## Begin

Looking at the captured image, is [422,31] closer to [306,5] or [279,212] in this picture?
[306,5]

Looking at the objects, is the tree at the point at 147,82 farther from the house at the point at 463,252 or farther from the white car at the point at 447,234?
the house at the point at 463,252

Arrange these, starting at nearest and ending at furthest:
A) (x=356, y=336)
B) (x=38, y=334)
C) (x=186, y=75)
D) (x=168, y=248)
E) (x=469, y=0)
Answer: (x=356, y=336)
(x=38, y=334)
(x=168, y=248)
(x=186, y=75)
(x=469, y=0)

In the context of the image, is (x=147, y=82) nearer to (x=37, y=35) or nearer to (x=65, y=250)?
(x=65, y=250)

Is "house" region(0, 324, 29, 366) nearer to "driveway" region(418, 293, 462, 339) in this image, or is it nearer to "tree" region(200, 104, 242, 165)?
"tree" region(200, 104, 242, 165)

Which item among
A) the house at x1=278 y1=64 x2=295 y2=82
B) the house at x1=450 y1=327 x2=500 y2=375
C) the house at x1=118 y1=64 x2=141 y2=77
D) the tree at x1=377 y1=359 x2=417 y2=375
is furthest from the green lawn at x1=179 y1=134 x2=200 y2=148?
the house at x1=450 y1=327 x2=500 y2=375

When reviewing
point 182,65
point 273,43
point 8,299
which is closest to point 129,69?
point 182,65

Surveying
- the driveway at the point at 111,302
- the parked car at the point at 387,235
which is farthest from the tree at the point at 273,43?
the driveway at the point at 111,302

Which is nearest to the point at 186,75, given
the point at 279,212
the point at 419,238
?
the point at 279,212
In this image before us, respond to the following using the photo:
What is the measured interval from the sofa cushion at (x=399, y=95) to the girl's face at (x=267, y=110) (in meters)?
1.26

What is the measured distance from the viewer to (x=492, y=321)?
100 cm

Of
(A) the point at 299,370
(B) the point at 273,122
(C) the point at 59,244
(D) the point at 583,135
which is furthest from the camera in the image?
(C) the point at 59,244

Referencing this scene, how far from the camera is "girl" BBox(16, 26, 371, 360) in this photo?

## End

- _To be done_:
Put the lines of the material into a JSON list of strings, one string per line, starting with the line that contains "What is the measured distance" and ending with the last line of the material. Leave out blank lines.

- _Final result_:
[
  "What is the measured distance from the viewer to (x=492, y=321)?",
  "100 cm",
  "Of",
  "(A) the point at 299,370",
  "(B) the point at 273,122",
  "(C) the point at 59,244",
  "(D) the point at 583,135",
  "which is furthest from the camera in the image?",
  "(C) the point at 59,244",
  "Referencing this scene, how far from the camera is \"girl\" BBox(16, 26, 371, 360) in this photo?"
]